HDAC3 inhibition ameliorates ischemia/reperfusion-induced brain injury by regulating the microglial cGAS-STING pathway

Abstract

Rationale: It is known that neuroinflammation plays a critical and detrimental role in the development of cerebral ischemia/reperfusion (I/R), but the regulation of the cyclic GMP-AMP synthase (cGAS)-mediated innate immune response in I/R-induced neuroinflammation is largely unexplored. This study aimed to investigate the function and regulatory mechanism of cGAS in I/R-induced neuroinflammation and brain injury, and to identify possible strategies for the treatment of ischemic stroke. Methods: To demonstrate that microglial histone deacetylase 3 (HDAC3) regulates the microglial cGAS-stimulator of interferon genes (cGAS-STING) pathway and is involved in I/R-induced neuroinflammation and brain injury, a series of cell biological, molecular, and biochemical approaches were utilized.
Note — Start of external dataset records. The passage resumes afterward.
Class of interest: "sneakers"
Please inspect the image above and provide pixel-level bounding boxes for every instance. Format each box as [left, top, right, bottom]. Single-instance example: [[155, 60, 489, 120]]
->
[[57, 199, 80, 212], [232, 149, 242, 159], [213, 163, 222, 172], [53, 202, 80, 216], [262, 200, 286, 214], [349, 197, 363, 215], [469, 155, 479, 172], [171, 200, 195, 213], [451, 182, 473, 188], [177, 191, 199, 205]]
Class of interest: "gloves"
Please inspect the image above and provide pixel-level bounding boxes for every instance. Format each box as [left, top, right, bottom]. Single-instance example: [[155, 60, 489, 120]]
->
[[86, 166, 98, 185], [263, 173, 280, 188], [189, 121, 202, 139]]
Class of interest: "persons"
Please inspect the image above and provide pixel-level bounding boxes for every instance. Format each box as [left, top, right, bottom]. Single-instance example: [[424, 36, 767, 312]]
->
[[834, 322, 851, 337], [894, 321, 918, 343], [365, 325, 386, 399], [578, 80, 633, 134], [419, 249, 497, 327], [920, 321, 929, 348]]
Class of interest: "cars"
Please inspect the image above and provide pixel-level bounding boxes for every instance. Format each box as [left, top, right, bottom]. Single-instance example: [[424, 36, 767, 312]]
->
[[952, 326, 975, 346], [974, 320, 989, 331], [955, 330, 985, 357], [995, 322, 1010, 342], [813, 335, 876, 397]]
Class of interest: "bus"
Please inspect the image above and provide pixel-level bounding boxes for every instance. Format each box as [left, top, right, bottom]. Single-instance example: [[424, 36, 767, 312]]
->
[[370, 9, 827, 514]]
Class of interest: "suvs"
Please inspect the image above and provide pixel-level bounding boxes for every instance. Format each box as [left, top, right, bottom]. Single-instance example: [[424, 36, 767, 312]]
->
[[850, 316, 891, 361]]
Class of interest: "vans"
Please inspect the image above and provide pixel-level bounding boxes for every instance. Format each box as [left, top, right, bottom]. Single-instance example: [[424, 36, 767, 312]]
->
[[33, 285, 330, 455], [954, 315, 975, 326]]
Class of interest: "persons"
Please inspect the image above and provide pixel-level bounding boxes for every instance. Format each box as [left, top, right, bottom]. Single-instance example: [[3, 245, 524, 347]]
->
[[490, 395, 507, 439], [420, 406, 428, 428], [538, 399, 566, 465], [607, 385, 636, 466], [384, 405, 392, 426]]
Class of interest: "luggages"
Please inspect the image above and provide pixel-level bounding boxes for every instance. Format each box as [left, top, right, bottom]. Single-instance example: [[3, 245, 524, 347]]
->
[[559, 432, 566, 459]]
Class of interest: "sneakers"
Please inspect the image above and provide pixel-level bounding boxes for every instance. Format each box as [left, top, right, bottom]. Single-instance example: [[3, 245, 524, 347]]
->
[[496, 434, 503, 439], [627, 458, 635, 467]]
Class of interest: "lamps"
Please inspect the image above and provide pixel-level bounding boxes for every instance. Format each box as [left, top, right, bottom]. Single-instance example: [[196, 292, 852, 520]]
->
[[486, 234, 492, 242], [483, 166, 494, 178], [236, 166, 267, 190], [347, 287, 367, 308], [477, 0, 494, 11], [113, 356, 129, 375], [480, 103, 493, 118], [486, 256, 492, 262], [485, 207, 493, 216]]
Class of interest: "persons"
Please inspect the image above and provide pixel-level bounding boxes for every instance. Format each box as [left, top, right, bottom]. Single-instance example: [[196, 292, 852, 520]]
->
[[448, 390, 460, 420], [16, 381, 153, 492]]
These approaches include transient middle cerebral artery occlusion (tMCAO), real-time polymerase chain reaction (PCR), RNA sequencing, western blot, co-immunoprecipitation, chromosome-immunoprecipitation, enzyme-linked immunosorbent assay (ELISA), dual-luciferase reporter assay, immunohistochemistry, and confocal imaging. Results: The microglial cGAS- STING pathway was activated by mitochondrial DNA, which promoted the formation of a pro-inflammatory microenvironment. In addition, we revealed that HDAC3 transcriptionally promoted the expression of cGAS and potentiated the activation of the cGAS-STING pathway by regulating the acetylation and nuclear localization of p65 in microglia. Our in vivo results indicated that deletion of cGAS or HDAC3 in microglia attenuated I/R-induced neuroinflammation and brain injury. Conclusion: Collectively, we elucidated that the HDAC3-p65-cGAS-STING pathway is involved in the development of I/R-induced neuroinflammation, identifying a new therapeutic avenue for the treatment of ischemic stroke.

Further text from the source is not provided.